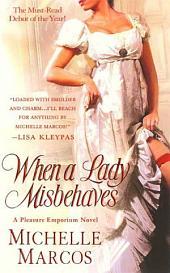 When A Lady Misbehaves: A Pleasure Emporium Novel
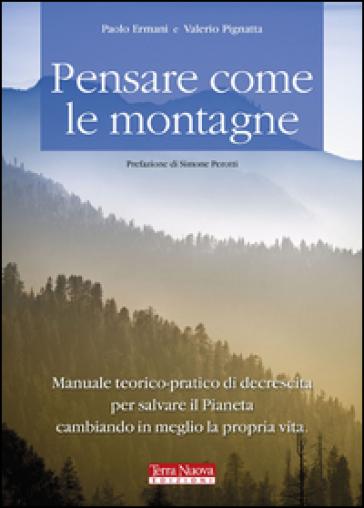 Pensare come le montagne. Manuale teorico-pratico di decrescita per salvare il pianeta cambiando in meglio la propria vita - Paolo Ermani |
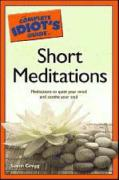 The Complete Idiot's Guide to Short Meditations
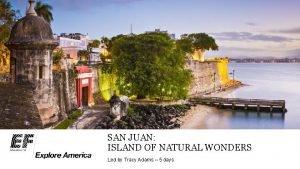 SAN JUAN ISLAND OF NATURAL WONDERS Led by
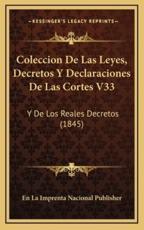 Coleccion De Las Leyes, Decretos Y Declaraciones De Las Cortes V33 - En La Imprenta Nacional Publisher (author)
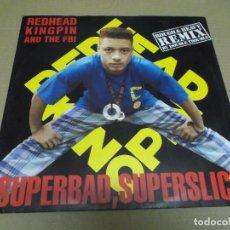 Discos de vinilo: REDHEAD KINGPIN AND THE F.B.I. (MAXI) SUPERBAD SUPERSLICK (3 TRACKS) AÑO – 1989 – EDICION U.K.. Lote 296697633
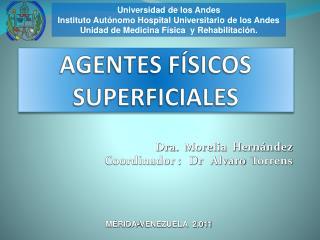 AGENTES F�SICOS SUPERFICIALES
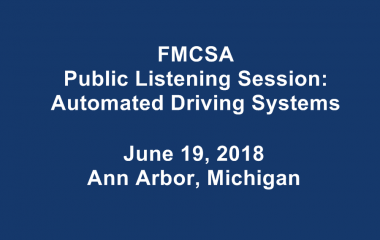 FMCSA Hosts Listening Session in Ann Arbor, Michigan on Tue., June 19 from 1 p.m. to 3 p.m. ET.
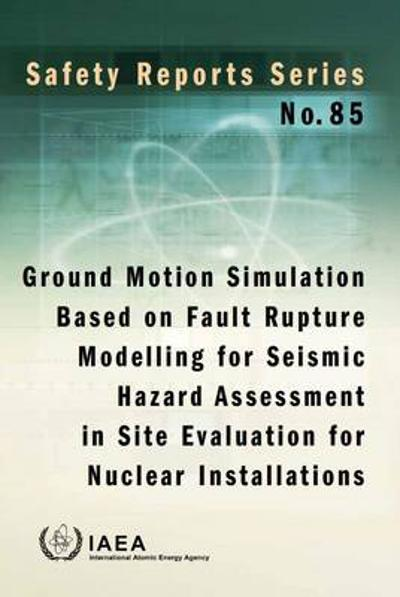 Ground motion simulation based on fault rupture modelling for seismic hazard assessment in site evaluation for nuclear installations - International Atomic Energy Agency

+ + +

Restate it all word for word: every record, no pictures.

 When A Lady Misbehaves: A Pleasure Emporium Novel
 Pensare come le montagne. Manuale teorico-pratico di decrescita per salvare il pianeta cambiando in meglio la propria vita - Paolo Ermani |
 The Complete Idiot's Guide to Short Meditations
 SAN JUAN ISLAND OF NATURAL WONDERS Led by
 Coleccion De Las Leyes, Decretos Y Declaraciones De Las Cortes V33 - En La Imprenta Nacional Publisher (author)
 Discos de vinilo: REDHEAD KINGPIN AND THE F.B.I. (MAXI) SUPERBAD SUPERSLICK (3 TRACKS) AÑO – 1989 – EDICION U.K.. Lote 296697633
 AGENTES F�SICOS SUPERFICIALES
 FMCSA Hosts Listening Session in Ann Arbor, Michigan on Tue., June 19 from 1 p.m. to 3 p.m. ET.
 Ground motion simulation based on fault rupture modelling for seismic hazard assessment in site evaluation for nuclear installations - International Atomic Energy Agency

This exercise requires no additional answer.